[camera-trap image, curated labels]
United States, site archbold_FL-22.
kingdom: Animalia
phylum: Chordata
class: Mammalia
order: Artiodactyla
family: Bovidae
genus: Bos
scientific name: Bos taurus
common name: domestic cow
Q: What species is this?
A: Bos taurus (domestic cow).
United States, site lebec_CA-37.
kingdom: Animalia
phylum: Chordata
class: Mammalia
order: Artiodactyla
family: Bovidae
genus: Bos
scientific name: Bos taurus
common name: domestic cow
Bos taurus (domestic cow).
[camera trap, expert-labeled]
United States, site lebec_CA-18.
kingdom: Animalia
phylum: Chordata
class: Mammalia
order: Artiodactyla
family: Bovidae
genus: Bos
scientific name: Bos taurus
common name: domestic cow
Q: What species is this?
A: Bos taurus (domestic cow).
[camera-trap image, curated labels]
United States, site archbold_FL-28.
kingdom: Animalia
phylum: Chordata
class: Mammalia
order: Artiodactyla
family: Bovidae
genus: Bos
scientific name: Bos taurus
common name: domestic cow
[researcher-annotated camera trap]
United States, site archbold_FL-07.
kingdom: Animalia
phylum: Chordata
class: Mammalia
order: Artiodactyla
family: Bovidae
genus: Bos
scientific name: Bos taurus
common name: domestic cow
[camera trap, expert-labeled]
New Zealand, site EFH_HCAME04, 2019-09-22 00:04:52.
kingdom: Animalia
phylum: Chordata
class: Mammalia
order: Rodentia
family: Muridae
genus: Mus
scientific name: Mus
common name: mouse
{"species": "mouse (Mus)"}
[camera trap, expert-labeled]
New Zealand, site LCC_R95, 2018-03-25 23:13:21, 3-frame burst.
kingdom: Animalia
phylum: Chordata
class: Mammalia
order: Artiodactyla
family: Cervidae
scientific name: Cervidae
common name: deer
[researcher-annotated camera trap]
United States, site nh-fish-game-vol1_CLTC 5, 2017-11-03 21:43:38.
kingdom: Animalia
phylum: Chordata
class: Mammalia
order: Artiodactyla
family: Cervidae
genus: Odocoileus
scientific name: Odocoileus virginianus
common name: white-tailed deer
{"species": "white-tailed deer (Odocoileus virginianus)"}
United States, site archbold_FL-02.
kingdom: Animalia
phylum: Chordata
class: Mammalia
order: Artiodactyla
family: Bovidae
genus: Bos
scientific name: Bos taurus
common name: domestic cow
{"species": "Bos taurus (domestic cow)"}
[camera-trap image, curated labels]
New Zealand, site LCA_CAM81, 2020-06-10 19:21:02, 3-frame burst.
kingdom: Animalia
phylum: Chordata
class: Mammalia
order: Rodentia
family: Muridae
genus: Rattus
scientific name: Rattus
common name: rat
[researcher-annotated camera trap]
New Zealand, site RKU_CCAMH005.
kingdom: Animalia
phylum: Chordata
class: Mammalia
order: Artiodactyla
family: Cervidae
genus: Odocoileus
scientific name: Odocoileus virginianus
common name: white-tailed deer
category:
# # #
Output the records again in full. Keep every character as written.

## Reply to the task
[camera-trap image, curated labels]
United States, site archbold_FL-22.
kingdom: Animalia
phylum: Chordata
class: Mammalia
order: Artiodactyla
family: Bovidae
genus: Bos
scientific name: Bos taurus
common name: domestic cow
Q: What species is this?
A: Bos taurus (domestic cow).
United States, site lebec_CA-37.
kingdom: Animalia
phylum: Chordata
class: Mammalia
order: Artiodactyla
family: Bovidae
genus: Bos
scientific name: Bos taurus
common name: domestic cow
Bos taurus (domestic cow).
[camera trap, expert-labeled]
United States, site lebec_CA-18.
kingdom: Animalia
phylum: Chordata
class: Mammalia
order: Artiodactyla
family: Bovidae
genus: Bos
scientific name: Bos taurus
common name: domestic cow
Q: What species is this?
A: Bos taurus (domestic cow).
[camera-trap image, curated labels]
United States, site archbold_FL-28.
kingdom: Animalia
phylum: Chordata
class: Mammalia
order: Artiodactyla
family: Bovidae
genus: Bos
scientific name: Bos taurus
common name: domestic cow
[researcher-annotated camera trap]
United States, site archbold_FL-07.
kingdom: Animalia
phylum: Chordata
class: Mammalia
order: Artiodactyla
family: Bovidae
genus: Bos
scientific name: Bos taurus
common name: domestic cow
[camera trap, expert-labeled]
New Zealand, site EFH_HCAME04, 2019-09-22 00:04:52.
kingdom: Animalia
phylum: Chordata
class: Mammalia
order: Rodentia
family: Muridae
genus: Mus
scientific name: Mus
common name: mouse
{"species": "mouse (Mus)"}
[camera trap, expert-labeled]
New Zealand, site LCC_R95, 2018-03-25 23:13:21, 3-frame burst.
kingdom: Animalia
phylum: Chordata
class: Mammalia
order: Artiodactyla
family: Cervidae
scientific name: Cervidae
common name: deer
[researcher-annotated camera trap]
United States, site nh-fish-game-vol1_CLTC 5, 2017-11-03 21:43:38.
kingdom: Animalia
phylum: Chordata
class: Mammalia
order: Artiodactyla
family: Cervidae
genus: Odocoileus
scientific name: Odocoileus virginianus
common name: white-tailed deer
{"species": "white-tailed deer (Odocoileus virginianus)"}
United States, site archbold_FL-02.
kingdom: Animalia
phylum: Chordata
class: Mammalia
order: Artiodactyla
family: Bovidae
genus: Bos
scientific name: Bos taurus
common name: domestic cow
{"species": "Bos taurus (domestic cow)"}
[camera-trap image, curated labels]
New Zealand, site LCA_CAM81, 2020-06-10 19:21:02, 3-frame burst.
kingdom: Animalia
phylum: Chordata
class: Mammalia
order: Rodentia
family: Muridae
genus: Rattus
scientific name: Rattus
common name: rat
[researcher-annotated camera trap]
New Zealand, site RKU_CCAMH005.
kingdom: Animalia
phylum: Chordata
class: Mammalia
order: Artiodactyla
family: Cervidae
genus: Odocoileus
scientific name: Odocoileus virginianus
common name: white-tailed deer
category:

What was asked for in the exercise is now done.